I noticed from the comments on my previous piece on Hetherington that many people wonder why war photographers do what they do, and keep doing it. I have no answer and maybe there is no single answer to that question. Questions of motivation tend to lead to circular arguments: I did it because I thought I had to/it would be good for me/it would be good for others/I wanted to see it/understand it etc. Yes, but why?

Which leads me to what I had intended to write about originally in this post, Hannah Arendt and the banality of evil. Last week, while I was sick with a stomach bug, feverish and weak, flitting in and out of semi-lucidity and the bathroom, I finished re-reading her account of the Eichmann trial in Jerusalem. Probably not the best way to ingest a treatise on the Holocaust, a painful exercise at the best of times, but I had been at it since I saw the eponymous Margaretha von Trotta movie in which Barbara Sukowa plays the Jewish German/American political thinker as she attends the Nazi’s war crimes trial and faces the reaction to her controversial book on it afterwards:


I thought the movie was OK, not great, and it addressed some interesting moral questions. Main among them was the price we may have to pay when we stick to our convictions and confront people with what we might regard as uncomfortable truths. But after re-reading Arendt, I think that the movie missed the point. It portrays Arendt as overwhelmingly driven by a a quest for logic and rationality, despite some heavy-handed attempts to balance that with a couple of rather mushy scenes from her private life supposedly meant to show her soft side. Reading Eichmann in Jerusalem, Arendt’s account and analysis of the trial, I was struck by how she is clearly struggling with her own feelings. It can be seen in the overly zealous attempt to create distance between herself and the Jewish participants in the trial, the prosecutor, the judges, the witnesses etc.  and conversely her strained apparent attempt to be fair to Eichmann, by her small digressions and detours, and by the tone, which is didactic but strangely equivocal at times. It may be reading too much of her biography into her work but it’s hard to see how she could have written about it free of emotion; after all it dealt with genocide, the extermination of her own community, the perversion of her actual and philosophical birthplace and at a different level with her conflicted feelings toward the Jewish people and the state of Israel. In the context of her time it made sense for her to present the account as a strictly neutral, rational analysis of the proceedings. Nowadays we’d personalise such a story in a flash, appropriating it as our own if there’s even the slightest connection, to better stake a claim to it.

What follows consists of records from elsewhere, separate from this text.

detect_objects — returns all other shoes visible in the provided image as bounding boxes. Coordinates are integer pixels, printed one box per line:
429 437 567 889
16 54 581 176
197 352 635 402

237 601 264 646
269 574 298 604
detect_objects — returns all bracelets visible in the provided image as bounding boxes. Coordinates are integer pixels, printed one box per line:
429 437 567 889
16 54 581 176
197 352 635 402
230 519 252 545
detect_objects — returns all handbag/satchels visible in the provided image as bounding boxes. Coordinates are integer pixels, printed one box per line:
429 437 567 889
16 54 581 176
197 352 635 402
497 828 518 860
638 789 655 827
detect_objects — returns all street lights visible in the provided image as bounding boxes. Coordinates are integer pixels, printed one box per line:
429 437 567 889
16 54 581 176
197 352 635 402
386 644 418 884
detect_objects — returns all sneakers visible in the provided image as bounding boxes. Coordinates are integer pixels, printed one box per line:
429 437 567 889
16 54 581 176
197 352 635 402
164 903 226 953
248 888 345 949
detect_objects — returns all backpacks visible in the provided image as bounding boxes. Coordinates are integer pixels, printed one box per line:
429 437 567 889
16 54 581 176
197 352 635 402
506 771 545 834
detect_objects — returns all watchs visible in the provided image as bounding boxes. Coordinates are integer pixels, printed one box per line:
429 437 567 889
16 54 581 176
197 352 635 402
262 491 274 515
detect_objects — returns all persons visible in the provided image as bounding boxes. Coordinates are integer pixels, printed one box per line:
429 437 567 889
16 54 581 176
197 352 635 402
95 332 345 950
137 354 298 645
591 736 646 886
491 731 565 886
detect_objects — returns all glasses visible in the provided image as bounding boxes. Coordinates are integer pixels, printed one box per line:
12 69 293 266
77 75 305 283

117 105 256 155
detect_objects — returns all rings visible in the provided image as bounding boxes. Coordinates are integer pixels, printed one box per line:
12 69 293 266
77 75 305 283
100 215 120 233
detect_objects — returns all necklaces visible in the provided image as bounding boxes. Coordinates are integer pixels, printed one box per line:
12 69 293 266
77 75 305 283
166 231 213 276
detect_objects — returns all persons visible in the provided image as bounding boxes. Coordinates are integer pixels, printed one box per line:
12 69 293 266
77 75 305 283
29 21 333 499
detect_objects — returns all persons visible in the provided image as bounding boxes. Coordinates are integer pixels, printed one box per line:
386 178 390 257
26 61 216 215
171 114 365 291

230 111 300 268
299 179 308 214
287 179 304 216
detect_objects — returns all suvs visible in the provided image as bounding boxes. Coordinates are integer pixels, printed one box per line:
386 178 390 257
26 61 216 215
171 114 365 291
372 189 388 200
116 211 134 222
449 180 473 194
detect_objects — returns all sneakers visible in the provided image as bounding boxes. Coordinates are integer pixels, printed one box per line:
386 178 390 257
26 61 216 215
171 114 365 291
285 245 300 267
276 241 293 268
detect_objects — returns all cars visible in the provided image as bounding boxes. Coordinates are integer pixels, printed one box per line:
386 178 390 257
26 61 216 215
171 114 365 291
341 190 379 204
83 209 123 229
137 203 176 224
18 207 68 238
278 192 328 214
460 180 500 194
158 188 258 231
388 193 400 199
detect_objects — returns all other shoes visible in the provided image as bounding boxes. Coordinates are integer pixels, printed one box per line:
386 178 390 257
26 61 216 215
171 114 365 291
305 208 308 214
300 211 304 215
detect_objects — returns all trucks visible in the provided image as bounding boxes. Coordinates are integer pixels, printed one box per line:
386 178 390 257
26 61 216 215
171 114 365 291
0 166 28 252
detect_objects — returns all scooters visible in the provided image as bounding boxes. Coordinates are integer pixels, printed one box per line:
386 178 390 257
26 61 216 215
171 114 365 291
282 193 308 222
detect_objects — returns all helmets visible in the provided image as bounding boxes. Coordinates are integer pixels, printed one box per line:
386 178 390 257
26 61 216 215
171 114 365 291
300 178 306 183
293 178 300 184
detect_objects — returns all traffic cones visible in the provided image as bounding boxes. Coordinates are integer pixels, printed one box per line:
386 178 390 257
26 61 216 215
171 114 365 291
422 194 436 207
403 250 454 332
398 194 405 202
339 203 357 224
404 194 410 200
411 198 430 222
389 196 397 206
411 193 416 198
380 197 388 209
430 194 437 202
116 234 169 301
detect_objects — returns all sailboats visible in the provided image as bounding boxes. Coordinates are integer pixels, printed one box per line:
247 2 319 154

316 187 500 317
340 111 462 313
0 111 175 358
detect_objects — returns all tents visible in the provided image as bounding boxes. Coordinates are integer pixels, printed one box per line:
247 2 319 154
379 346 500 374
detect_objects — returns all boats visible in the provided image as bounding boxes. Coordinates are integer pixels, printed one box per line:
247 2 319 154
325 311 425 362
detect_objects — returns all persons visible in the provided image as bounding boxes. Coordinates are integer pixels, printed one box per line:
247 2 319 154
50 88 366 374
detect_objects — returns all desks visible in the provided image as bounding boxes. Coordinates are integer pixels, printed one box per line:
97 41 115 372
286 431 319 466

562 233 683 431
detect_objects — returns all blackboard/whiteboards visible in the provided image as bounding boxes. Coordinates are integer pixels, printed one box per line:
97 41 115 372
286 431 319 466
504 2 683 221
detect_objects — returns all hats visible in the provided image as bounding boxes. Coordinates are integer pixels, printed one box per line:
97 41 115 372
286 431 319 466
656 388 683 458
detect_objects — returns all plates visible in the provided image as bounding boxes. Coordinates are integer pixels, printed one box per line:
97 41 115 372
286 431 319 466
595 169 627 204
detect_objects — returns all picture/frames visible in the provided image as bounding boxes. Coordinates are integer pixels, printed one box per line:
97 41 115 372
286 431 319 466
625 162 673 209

Arendt of course had good reason to present her account as unemotionally and rationally as possible; it was the continuation of an immense and important professional body of work on totalitarianism and violence. Yet, knowing that as a young woman her dissertation was on the subject of love in the thought of St Augustine, her later turn toward researching anti-semitism, totalitarianism and violence is very likely to have been motivated exactly by the kind of personal interest that she sought to ban from her Eichmann analysis. I’m not often inclined to advocate partisanship in reporting – Eichmann in Jerusalem was also a kind of reportage, for The New Yorker – but it’s probably preferable to an unsuccessful attempt to cover up one’s feelings toward a highly emotional subject, such as the Holocaust. Then again, we owe Arendt a huge debt for her insight that great crimes can be committed in a very humdrum way, that going along with injustice is often the easy and even seemingly logical option. Whatever the motivation behind her work, it is important and we are lucky to have it. Maybe we should look at the work of war photographers such as Tim Hetherington in the same way. Motivation is neither here nor there and is often unimportant compared to the outcome. On the other hand we often cannot help but let  the writer’s/artist’s motivation affect our understanding of the work. It remains a conundrum.

An evening on Tim Hetherington – and all I took were some lousy phone pics

More musings on conflict reporting – my conflicted view

Stephen Mayes, director of the estate of Tim Hetherington, talks at de Balie in Amsterdam
Stephen Mayes, director of the estate of Tim Hetherington, talks at de Balie in Amsterdam

Tim Hetherington was a wonderful photographer and documentary maker who operated mostly in conflict zones, which on 20 April 2011 got him killed in Misrata, Libya. The Arab Spring, so hopefully named, has been particularly deadly and otherwise damaging for those covering it. An exhibition of Tim’s work arrived in Amsterdam in July and a new film on his life, a tribute directed by Sebastian Junger with whom he made the 2010 award-winning documentary Restrepo on life at an American outpost in Afghanistan, also had its Dutch premiere…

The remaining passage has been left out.